# EXTRACT:

An Insider’s Guide to EATING LAS VEGAS – The 50 Essential Restaurants

ImageIllustration: Chris Morris

What happens when three food critics get together and try to pick the city’s 50 best restaurants? We ask the Weekly’s John Curtas, who teamed up with Max Jacobson and Al Mancini on Eating Las Vegas: The 50 Essential Restaurants, out this week on Huntington Press.

Did the three of you approach the project planning to include 50 restaurants, or did you arrive at that number once you evaluated Las Vegas’ food scene?

I think the 50 kind of evolved. My first top-50 list had 75 restaurants on it, but 50’s a good round number. Vegas probably doesn’t have enough of a broad-based culinary scene to do a top 100.

Eating Las Vegas’ top 10
Alex (at Wynn)
Bartolotta Ristorante Di Mare (at Wynn)
Bar Masa (at Aria)
Cut (at the Palazzo)
Guy Savoy (at Caesars Palace)
Joel Robuchon (at MGM Grand)
L’atelier (at MGM Grand)
Picasso (at Bellagio)
RM Seafood (At Mandalay Place)
Twist (at Mandarin Oriental)

I’m guessing you guys agreed on 30 or 40 fairly easily. How tough was ironing out the rest?

Exactly. The first 35, maybe even 40, were fairly easy to come by. Those last 10 or 12 … we had several lunches … knives were drawn … forks and glasses were slammed down on tables … people got up and stormed away over a few. Then we just compromised. And at the end we all shook hands and remain friends. We still love to needle each other, but I think we have a lot of respect for each other, too.

How much did you guys consider variety—be it type of cuisine or neighborhood or price range—versus just picking the best food, period?

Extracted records
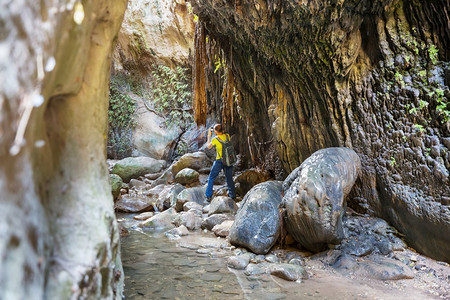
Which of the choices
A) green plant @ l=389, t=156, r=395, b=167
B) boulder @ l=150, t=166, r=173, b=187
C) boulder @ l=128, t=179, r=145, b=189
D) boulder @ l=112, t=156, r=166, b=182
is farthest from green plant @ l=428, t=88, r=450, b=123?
boulder @ l=112, t=156, r=166, b=182

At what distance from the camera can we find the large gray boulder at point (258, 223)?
14.3ft

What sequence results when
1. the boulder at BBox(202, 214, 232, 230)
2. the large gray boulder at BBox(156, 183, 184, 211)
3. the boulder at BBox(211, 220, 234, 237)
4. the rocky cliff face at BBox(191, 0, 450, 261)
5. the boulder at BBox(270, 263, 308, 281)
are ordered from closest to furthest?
the boulder at BBox(270, 263, 308, 281), the rocky cliff face at BBox(191, 0, 450, 261), the boulder at BBox(211, 220, 234, 237), the boulder at BBox(202, 214, 232, 230), the large gray boulder at BBox(156, 183, 184, 211)

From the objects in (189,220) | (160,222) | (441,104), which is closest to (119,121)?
(160,222)

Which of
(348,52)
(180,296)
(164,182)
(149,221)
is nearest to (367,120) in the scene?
(348,52)

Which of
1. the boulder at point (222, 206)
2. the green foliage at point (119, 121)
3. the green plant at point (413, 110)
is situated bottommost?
the boulder at point (222, 206)

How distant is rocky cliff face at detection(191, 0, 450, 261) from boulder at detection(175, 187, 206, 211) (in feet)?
9.61

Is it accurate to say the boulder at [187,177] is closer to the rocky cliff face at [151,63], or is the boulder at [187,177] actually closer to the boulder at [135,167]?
the boulder at [135,167]

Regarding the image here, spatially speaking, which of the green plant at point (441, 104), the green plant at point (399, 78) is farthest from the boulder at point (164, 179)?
the green plant at point (441, 104)

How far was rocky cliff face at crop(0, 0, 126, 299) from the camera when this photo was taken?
3.55ft

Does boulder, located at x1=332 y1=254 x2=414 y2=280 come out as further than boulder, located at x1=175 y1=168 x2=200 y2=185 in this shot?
No

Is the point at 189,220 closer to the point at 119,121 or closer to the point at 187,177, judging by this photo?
the point at 187,177

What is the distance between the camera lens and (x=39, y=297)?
3.97 feet

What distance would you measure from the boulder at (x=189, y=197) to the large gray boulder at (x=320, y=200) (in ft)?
10.5

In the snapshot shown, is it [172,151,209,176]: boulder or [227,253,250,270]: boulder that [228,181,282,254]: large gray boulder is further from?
[172,151,209,176]: boulder
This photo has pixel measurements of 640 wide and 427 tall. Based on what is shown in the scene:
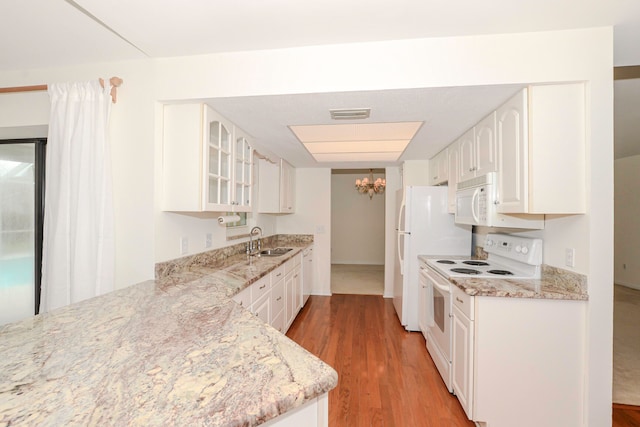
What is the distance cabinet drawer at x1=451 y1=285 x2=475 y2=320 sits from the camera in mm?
1773

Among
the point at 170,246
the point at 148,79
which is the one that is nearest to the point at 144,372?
the point at 170,246

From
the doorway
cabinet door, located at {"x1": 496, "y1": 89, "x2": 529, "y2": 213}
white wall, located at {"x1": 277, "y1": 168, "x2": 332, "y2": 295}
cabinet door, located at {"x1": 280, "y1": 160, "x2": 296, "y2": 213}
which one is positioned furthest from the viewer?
the doorway

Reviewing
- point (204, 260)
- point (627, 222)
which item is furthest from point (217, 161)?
point (627, 222)

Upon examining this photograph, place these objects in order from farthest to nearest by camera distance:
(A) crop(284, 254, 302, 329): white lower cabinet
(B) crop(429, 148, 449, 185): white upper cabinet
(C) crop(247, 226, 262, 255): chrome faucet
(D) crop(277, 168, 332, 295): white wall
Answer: (D) crop(277, 168, 332, 295): white wall
(C) crop(247, 226, 262, 255): chrome faucet
(A) crop(284, 254, 302, 329): white lower cabinet
(B) crop(429, 148, 449, 185): white upper cabinet

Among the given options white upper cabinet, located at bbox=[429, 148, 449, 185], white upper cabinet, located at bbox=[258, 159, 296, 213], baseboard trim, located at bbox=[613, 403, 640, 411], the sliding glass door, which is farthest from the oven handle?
the sliding glass door

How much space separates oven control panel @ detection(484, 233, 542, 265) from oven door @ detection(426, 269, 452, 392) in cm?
60

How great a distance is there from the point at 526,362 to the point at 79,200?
122 inches

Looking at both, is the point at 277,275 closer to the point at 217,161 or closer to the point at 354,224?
the point at 217,161

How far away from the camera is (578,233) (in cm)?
170

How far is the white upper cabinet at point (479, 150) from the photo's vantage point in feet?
6.79

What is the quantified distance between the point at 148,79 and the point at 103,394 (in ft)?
6.61

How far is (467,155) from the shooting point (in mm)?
2492

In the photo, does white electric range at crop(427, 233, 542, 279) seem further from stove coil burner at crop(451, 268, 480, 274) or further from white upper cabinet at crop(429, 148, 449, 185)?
white upper cabinet at crop(429, 148, 449, 185)

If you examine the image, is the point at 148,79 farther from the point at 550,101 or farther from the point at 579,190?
the point at 579,190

# TASK SET:
a. Translate this sentence from the Eating Las Vegas interview into Spanish: "The first 35, maybe even 40, were fairly easy to come by."
b. In the Eating Las Vegas interview, rename "food critics" to "restaurant reviewers" and write out the passage from "ImageIllustration: Chris Morris" up to and including "do a top 100.".
c. Go on with the interview about the Eating Las Vegas guidebook from the point where it stops.

# RESULTS OF THE TASKS:
a. Los primeros 35, quizá incluso 40, fueron bastante fáciles de conseguir.

b.
ImageIllustration: Chris Morris

What happens when three restaurant reviewers get together and try to pick the city’s 50 best restaurants? We ask the Weekly’s John Curtas, who teamed up with Max Jacobson and Al Mancini on Eating Las Vegas: The 50 Essential Restaurants, out this week on Huntington Press.

Did the three of you approach the project planning to include 50 restaurants, or did you arrive at that number once you evaluated Las Vegas’ food scene?

I think the 50 kind of evolved. My first top-50 list had 75 restaurants on it, but 50’s a good round number. Vegas probably doesn’t have enough of a broad-based culinary scene to do a top 100.

c.
That’s where our personal prejudices really came into play. I’m more the persnickety foodie among the three of us, so I just wanted it to be the best 50 restaurants in town. I don’t care if all of them are located in one hotel (laughs). Max is enamored of all of these little Asian hole-in-the-walls and real particular restaurants that specialize in one dish or two. And Al is much more of an everyman. He was looking at the reading audience more, like, we should have something for the hip kids to go to, and mom and pop taking their kids out for dinner. We should have something for everybody.

Both of them were more savvy than me when it came to broadening the base of the book. I would have been just about the food. And I compromised and saw it their way. ’Cause I think on one level they’re right. If you’re gonna write a book that’s gonna sell a lot of copies and have a lot of people wanna read it, you can’t just have the top French restaurants and the top Italian restaurants in the hotels. That would be kinda boring after a while.

Were there times you guys simply couldn’t agree, and it came down to a straight vote?

We had two rules that are kind of contradictory. One was, two can always outvote the third. But the corollary to that was, each of us had absolute veto power. And somehow it worked. Sometimes, two of us said, “We want this one in,” and the odd man out would go, “Okay.” And sometimes, when the veto was strong enough, we would say, “He really doesn’t like that one. We can’t in good conscience put it in.”

Did you personally veto anything?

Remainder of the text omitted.